I have nothing to hide and I always show or mention what I receive. I don't open mail that's addressed to him and would appreciate the courtesy of being able to open mail that's addressed to me. However, Ethan won't stop and insists that there is nothing wrong with what he's doing.

I'm about to the point of opening a post office box in my name and having my mail sent there, but it seems silly to go to that extreme. Am I being overly sensitive? -- FRUSTRATED IN GILMER, TEXAS

DEAR FRUSTRATED: Oh, silly mortal:  it is not he who reviles or blows you who insults you, but your opinion that these things are insulting.  Has Zeus not given you a will and power that even he cannot destroy?  If you fear not Zeus, why fear this husband of yours?  He is but a corpse with a quart of blood. 

DEAR EPICTETUS: I have a question that isn't earth-shaking, but concerns a lot of people my age. Each year as I grow older and read my friends' obituaries I think about my own and how I would personally like mine to read. I would like to spare my family the difficulty of trying to sort through the details of my life.

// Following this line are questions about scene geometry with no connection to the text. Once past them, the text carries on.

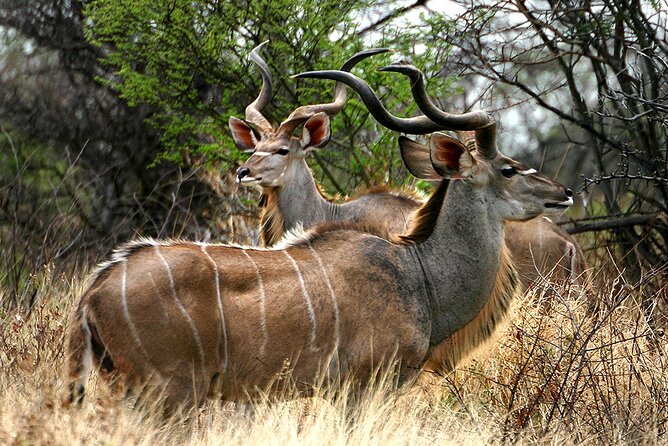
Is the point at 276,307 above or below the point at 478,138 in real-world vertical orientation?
below

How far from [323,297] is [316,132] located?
241cm

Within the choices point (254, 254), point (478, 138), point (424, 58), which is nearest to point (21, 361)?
point (254, 254)

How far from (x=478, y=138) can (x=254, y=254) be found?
117 centimetres

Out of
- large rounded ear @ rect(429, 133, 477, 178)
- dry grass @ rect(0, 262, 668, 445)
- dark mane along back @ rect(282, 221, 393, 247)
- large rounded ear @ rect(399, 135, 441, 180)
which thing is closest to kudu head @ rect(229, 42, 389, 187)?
large rounded ear @ rect(399, 135, 441, 180)

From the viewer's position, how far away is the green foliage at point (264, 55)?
7.01 m

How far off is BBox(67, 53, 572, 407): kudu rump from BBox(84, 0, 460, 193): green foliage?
254cm

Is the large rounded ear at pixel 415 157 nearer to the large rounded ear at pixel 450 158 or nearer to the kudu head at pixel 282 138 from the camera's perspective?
the large rounded ear at pixel 450 158

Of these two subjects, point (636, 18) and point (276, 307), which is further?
point (636, 18)

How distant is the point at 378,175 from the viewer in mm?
6891

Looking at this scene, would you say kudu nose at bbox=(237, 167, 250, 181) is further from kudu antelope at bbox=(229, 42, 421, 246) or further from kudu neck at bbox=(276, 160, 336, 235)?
kudu neck at bbox=(276, 160, 336, 235)

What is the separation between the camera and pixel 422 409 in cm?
427

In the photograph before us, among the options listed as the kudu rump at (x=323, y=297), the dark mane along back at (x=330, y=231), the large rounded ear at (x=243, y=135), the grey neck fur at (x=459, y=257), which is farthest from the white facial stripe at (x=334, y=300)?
the large rounded ear at (x=243, y=135)

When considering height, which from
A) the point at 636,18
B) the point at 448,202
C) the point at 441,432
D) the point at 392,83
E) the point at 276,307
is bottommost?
the point at 441,432

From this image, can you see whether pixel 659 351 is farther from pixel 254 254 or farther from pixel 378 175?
pixel 378 175
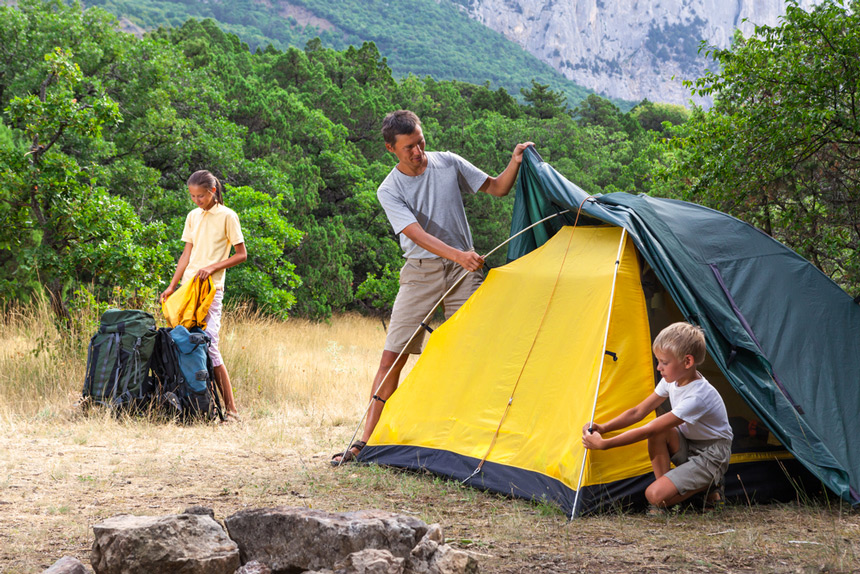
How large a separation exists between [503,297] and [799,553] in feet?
6.63

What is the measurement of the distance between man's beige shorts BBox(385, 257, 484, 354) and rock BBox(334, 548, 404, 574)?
7.40 feet

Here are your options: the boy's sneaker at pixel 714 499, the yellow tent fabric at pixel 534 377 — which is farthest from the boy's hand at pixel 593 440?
the boy's sneaker at pixel 714 499

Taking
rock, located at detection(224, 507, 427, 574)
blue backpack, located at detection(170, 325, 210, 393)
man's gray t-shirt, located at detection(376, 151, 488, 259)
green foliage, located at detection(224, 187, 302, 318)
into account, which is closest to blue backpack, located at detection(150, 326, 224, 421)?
blue backpack, located at detection(170, 325, 210, 393)

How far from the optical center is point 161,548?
2.47m

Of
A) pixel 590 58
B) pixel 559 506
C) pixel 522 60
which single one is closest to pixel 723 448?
pixel 559 506

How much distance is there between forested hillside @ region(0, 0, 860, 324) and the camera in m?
6.61

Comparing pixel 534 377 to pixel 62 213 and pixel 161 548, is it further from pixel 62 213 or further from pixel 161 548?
pixel 62 213

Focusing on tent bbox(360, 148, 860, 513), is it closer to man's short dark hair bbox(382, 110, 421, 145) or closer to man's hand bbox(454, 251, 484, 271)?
man's hand bbox(454, 251, 484, 271)

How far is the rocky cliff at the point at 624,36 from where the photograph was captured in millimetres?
83750

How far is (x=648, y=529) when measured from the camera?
3246 millimetres

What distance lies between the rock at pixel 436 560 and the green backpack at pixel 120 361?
379 cm

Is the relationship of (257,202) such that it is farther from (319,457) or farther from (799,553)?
(799,553)

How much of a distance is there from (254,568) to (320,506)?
42.5 inches

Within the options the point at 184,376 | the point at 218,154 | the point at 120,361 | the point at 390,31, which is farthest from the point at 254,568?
the point at 390,31
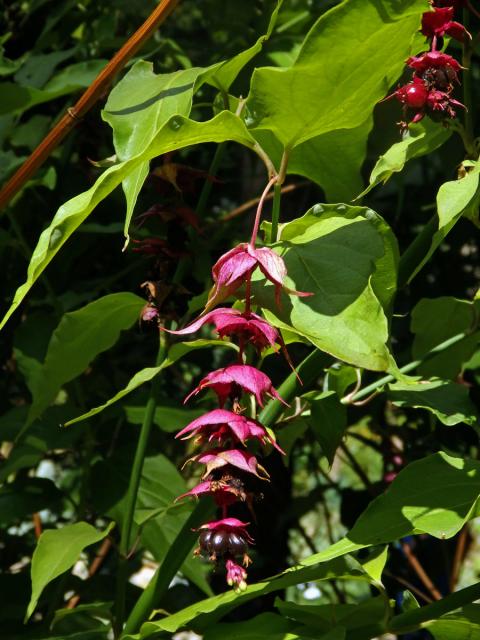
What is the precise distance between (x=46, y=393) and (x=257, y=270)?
0.77ft

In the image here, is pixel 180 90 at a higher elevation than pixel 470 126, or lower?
higher

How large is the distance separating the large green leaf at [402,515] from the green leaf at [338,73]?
212 millimetres

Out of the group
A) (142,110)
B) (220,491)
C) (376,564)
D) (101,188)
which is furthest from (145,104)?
(376,564)

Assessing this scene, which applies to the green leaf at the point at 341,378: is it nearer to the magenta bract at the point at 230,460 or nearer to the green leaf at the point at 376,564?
the green leaf at the point at 376,564

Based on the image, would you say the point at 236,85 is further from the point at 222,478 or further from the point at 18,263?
the point at 222,478

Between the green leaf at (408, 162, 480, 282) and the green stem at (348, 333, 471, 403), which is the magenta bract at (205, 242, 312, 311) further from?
the green stem at (348, 333, 471, 403)

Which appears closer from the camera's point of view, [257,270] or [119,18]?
[257,270]

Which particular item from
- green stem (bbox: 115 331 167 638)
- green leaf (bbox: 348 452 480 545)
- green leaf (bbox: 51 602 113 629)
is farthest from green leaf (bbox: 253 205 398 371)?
green leaf (bbox: 51 602 113 629)

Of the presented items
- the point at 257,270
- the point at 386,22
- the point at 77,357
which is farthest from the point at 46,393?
the point at 386,22

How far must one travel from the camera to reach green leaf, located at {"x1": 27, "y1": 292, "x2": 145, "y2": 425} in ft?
2.21

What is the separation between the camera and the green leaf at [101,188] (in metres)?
0.46

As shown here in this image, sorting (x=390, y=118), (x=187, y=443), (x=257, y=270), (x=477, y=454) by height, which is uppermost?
(x=257, y=270)

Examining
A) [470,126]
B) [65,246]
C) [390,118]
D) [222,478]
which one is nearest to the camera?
[222,478]

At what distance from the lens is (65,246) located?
1019mm
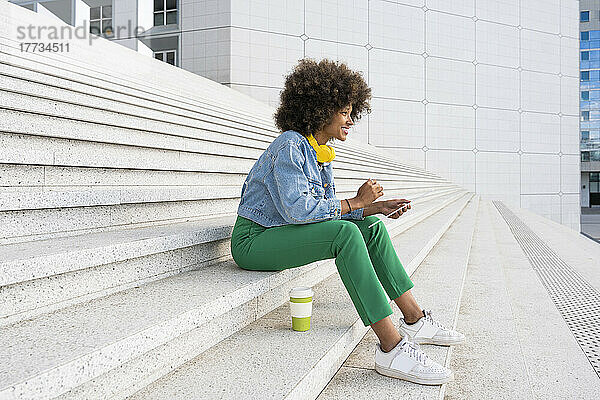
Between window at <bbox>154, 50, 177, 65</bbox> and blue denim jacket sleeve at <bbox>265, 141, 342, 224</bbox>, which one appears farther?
window at <bbox>154, 50, 177, 65</bbox>

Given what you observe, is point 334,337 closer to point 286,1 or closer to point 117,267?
point 117,267

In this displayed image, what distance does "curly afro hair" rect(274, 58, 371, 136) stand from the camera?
195 centimetres

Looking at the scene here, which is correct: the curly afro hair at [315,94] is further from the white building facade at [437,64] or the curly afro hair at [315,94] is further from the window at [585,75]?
the window at [585,75]

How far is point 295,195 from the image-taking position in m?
1.73

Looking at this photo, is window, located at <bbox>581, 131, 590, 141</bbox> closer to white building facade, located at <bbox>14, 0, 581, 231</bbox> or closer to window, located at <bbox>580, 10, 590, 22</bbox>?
window, located at <bbox>580, 10, 590, 22</bbox>

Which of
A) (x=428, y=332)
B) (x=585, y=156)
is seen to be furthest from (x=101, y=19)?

I'm wondering just what is supposed to go into an obituary. As a professional, I have information about that side of my life. It's the personal part I'm wondering about. Are there any rules on this? What is expected or accepted? I'm sure there are others who would also welcome suggestions on this. -- THINKING AHEAD IN EAU CLAIRE, WIS.

DEAR THINKING AHEAD: When did I tell you I was immortal?  No greater thing is created suddenly, any more than a bunch of grapes or a fig. If you tell me that you desire a fig, I answer you that there must be time. Let it first blossom, then bear fruit, then ripen. 

 

DEAR ABBY: I have been searching for a new job (unbeknownst to my current employer), and have been fortunate enough to get a few interviews. For the most part, they have been scheduled during business hours. I feel guilty making excuses to get out and attend them.

What would your advice be for someone in my position? Is there a better way to get around having to make up excuses to my employer? -- FEELING GUILTY IN TEXAS

DEAR FEELING GUILTY:  You are a foul sinner committing human folly! I mean, really, you are getting paid to do a job and thoust goes behind Nero’s back to seek new counsel?  For shame. 

Oh, Zeus, send me what trial thou whilt!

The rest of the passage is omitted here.